Anyone can access deleted and private repository data on GitHub
Scope of the Behavior
- Not new: multiple commenters say they reported or noticed this behavior years ago; GitHub classified it as “known, low risk” and documented it later.
- Affects GitHub fork networks: objects (commits/blobs) are shared across forks; refs are per-fork.
- Key edge cases discussed:
- Deleted forks of public repos: commits remain reachable via the upstream by hash.
- Private forks of private repos that later become public: pre‑existing fork commits can be accessed via the now‑public upstream, even if forks stay private or are deleted.
- Purely private repos and forks that never become public appear unaffected.
Mechanics: Why Data Sticks Around
- Git’s content‑addressable storage and GitHub’s shared storage for forks mean objects are retained until garbage‑collected.
- Several users assert GitHub effectively never GC’s unreachable commits within fork networks.
- Short SHA support (down to 4 hex chars) makes brute forcing commit IDs feasible.
- Public events archives (including third‑party GH event mirrors) leak commit hashes, enabling targeted retrieval.
How Serious Is It?
- One camp: only the “private fork becomes de facto public when upstream is made public” is a real vulnerability; everything that was ever public should be assumed permanently public anyway.

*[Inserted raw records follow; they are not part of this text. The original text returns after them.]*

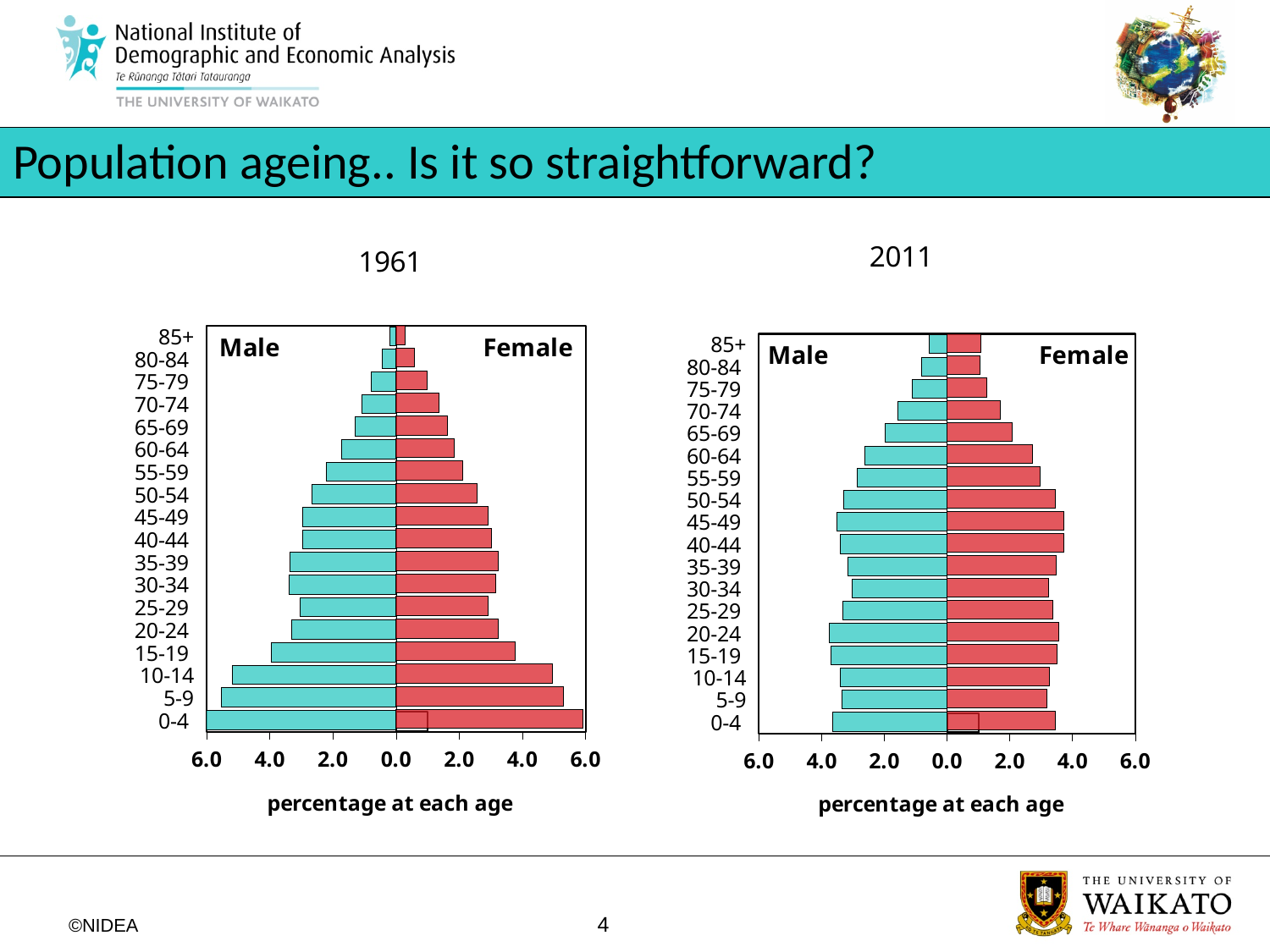
In the 2011 chart, is the Male value for the 20-24 age group greater or less than 2.0? greater In the 2011 chart, is the Female value for the 0-4 age group greater or less than 4.0? less In the 1961 chart, which age group has the shortest Male bar? 85+ What kind of chart is the 1961 chart on the left? bar chart What is the x-axis title of the 2011 chart? percentage at each age In the 1961 chart, which age group has the longest Female bar? 0-4 In the 1961 chart, do the bars get longer or shorter as the age group increases from 0-4 to 85+? shorter In the 2011 chart, which is larger: the Male value for 0-4 or the Male value for 85+? 0-4 In the 2011 chart, is the Male value for the 85+ age group greater or less than 2.0? less How many age groups are shown on the 2011 chart? 18 In the 1961 chart, what colour are the Female bars? red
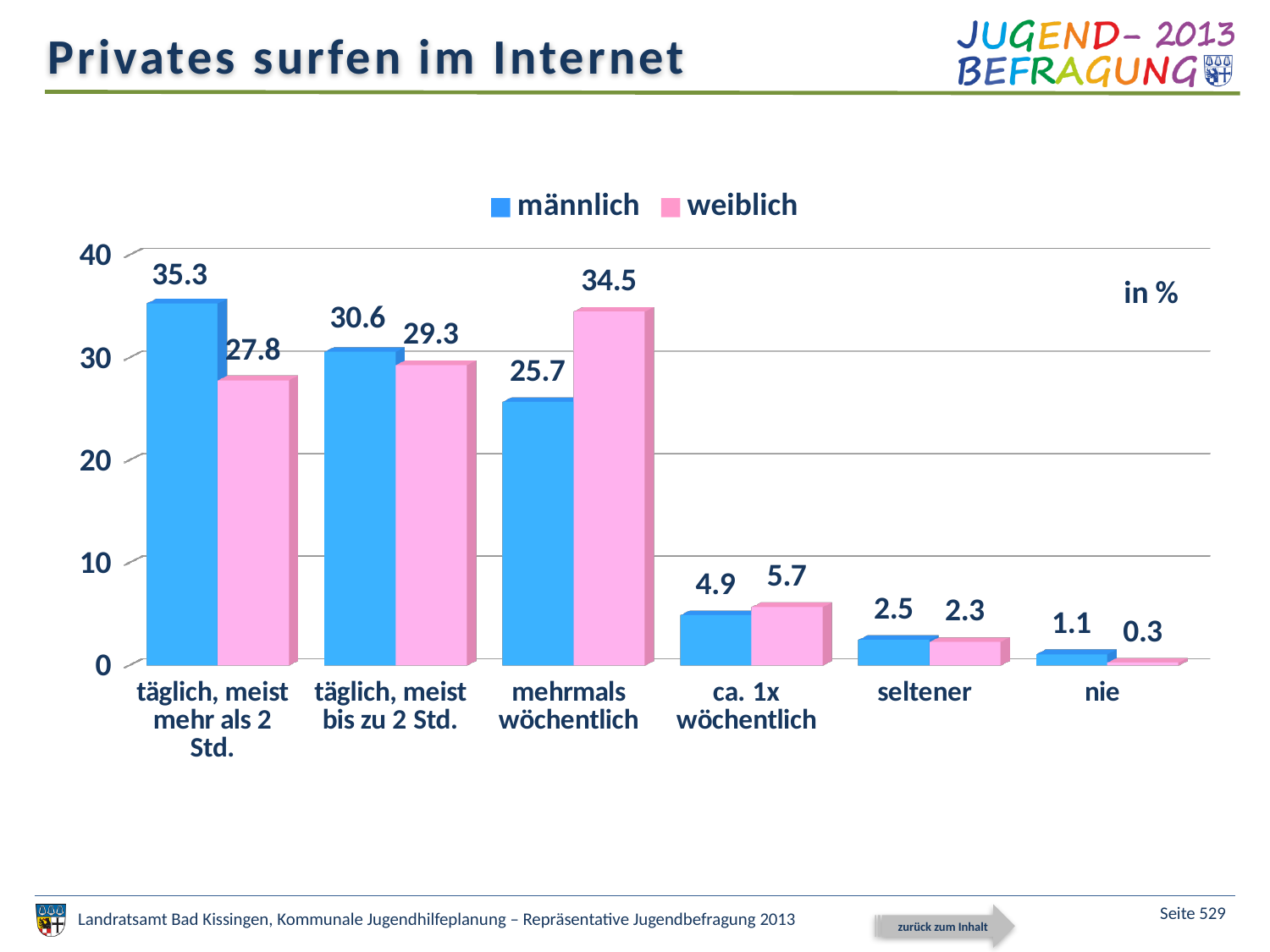
How many categories are shown on the x axis? 6 What is the difference between the männlich and weiblich values in the category 'täglich, meist mehr als 2 Std.'? 7.5 What is the value for männlich in the category 'täglich, meist mehr als 2 Std.'? 35.3 In the category 'mehrmals wöchentlich', which series has the larger value, männlich or weiblich? weiblich Which category has the lowest value for weiblich? nie What is the value for weiblich in the category 'nie'? 0.3 What unit is indicated for the values in the chart? in % How many series does the legend list? 2 Which category has the highest value for männlich? täglich, meist mehr als 2 Std. What kind of chart is shown on the slide? bar chart Is the value for männlich in the category 'täglich, meist bis zu 2 Std.' greater or less than 30? greater What is the value for weiblich in the category 'mehrmals wöchentlich'? 34.5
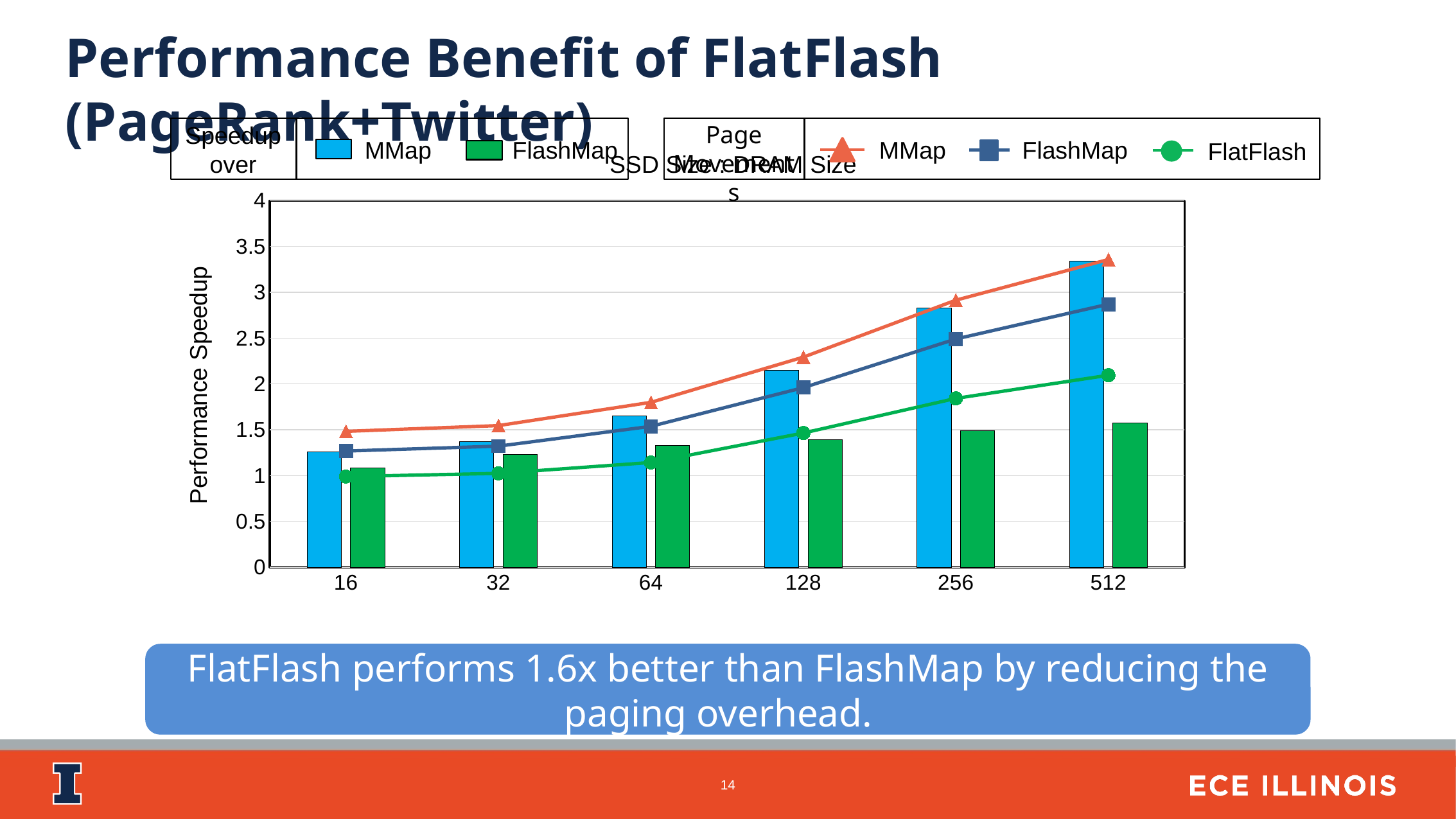
Is the FlatFlash line value at 256 greater or less than 1.5? greater At which x-axis category is the FlashMap bar lowest? 16 What kind of chart is shown on the slide? bar and line chart Is the MMap bar at 256 greater or less than 2.5? greater Is the FlashMap bar at 128 greater or less than 1.5? less Do the MMap line values rise or fall as the SSD size : DRAM size increases from 16 to 512? rise How many series does the line legend (Page Movements) list? 3 At 512, which bar is taller: MMap or FlashMap? MMap How many series does the bar legend (Speedup over) list? 2 How many SSD size : DRAM size categories are shown on the x axis? 6 At which x-axis category is the MMap bar highest? 512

- Other camp: this is a major Principle of Least Astonishment violation; “private” and “delete” strongly imply stronger guarantees than users actually get.
- Several note real‑world impact: leaked API keys, proprietary algorithms, console SDKs, and internal forks unknowingly exposed.
GitHub’s Handling and Bug Bounties
- Multiple reports through HackerOne were closed as “working as intended,” no bounty.
- Debate over bug bounty ethics: companies don’t pay for known or architectural issues; researchers argue this discourages reporting systemic problems.
- Some see GitHub’s documentation as insufficient UX; burying a surprising security property in help docs is viewed as user‑hostile.
Mitigations and Alternatives
- Practical advice from the thread:
- Don’t use GitHub “private forks” for sensitive work; make a separate private repo (clone/template) instead.
- Never open‑source an existing private repo; create a fresh public repo and copy selected code.
- Always rotate secrets once committed, regardless of later deletion.
- For stricter control, consider other hosts or self‑hosted Git (GitLab, Gitea, etc.), though similar patterns may exist elsewhere.
- Some note GitHub offers a manual path for full data removal via support for legal/privacy reasons, but this is not automatic.